The An Khe trip stands out in my mind because we were all loaded and running flat out towards the Mang Yang Pass and Pleiku beyond that when all of the trucks ahead of me started locking up their brakes and the tire smoke was thick. After coming to a complete stop on the road, we were outside of the trucks with our rifles and I noticed some of the old mama sans and papa sans running up the road holding their ears. It turns out that the MP's had caught a V.C. coming out from under a bridge just east of LZ Schuller and he had placed an explosive charge in under there that must have weighed at least 25 lbs. As soon as the bridge was cleared we were soon on our way without any further incidents. We were definitely lucky. If he had of detonated that charge with one of the guns going across it would have been a real bad situation.

Dak To and Ben Het were in the most dangerous area of the II Corp zone of South Vietnam. Going to these places was sort of like sticking your head in the lion's mouth. It could slam shut at any moment and take your head off. However the real memorable thing about the trip to pull the B Btry guns off of Firebase 6 and Ben Het is all the damn flats us guys had on that trip. If we had had to stay out one more day running the road on this trip someone would have probably had to have limped home on a flat tire. We were absolutely out of spares and some of the trucks were already running only one wheel on the dual wheel axles. 

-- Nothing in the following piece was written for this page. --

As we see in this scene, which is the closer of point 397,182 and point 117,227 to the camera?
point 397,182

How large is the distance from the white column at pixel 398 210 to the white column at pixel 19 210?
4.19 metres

Just like the guys said in one of the other stories about being short handed on the guns, we were sometimes short of parts for the trucks. Some of the motor mount and transmission bolts on the trucks I drove were so stretched that it took 3 and sometimes 4 washers to shim them up enough to tighten them down. There are other memorable things about running the roads in Vietnam. No matter where you were, if you had to stop a convoy for some reason there was always some old mama san that would show up selling everything from cigarette lighters and sunglasses to marijuana and prostitutes. Most of all I remember the guys I ran the road with like Mike Perry, Pope, and Rocky Mikesell from C Btry and my buddies Campbell and Evans from Service Battery. They were all great guys, and I think of them often. The pictures accompanying this story were taken going through the Mang Yang and An Khe Passes, on Artillery Hill and on the road to the Duc Co Special Forces Camp.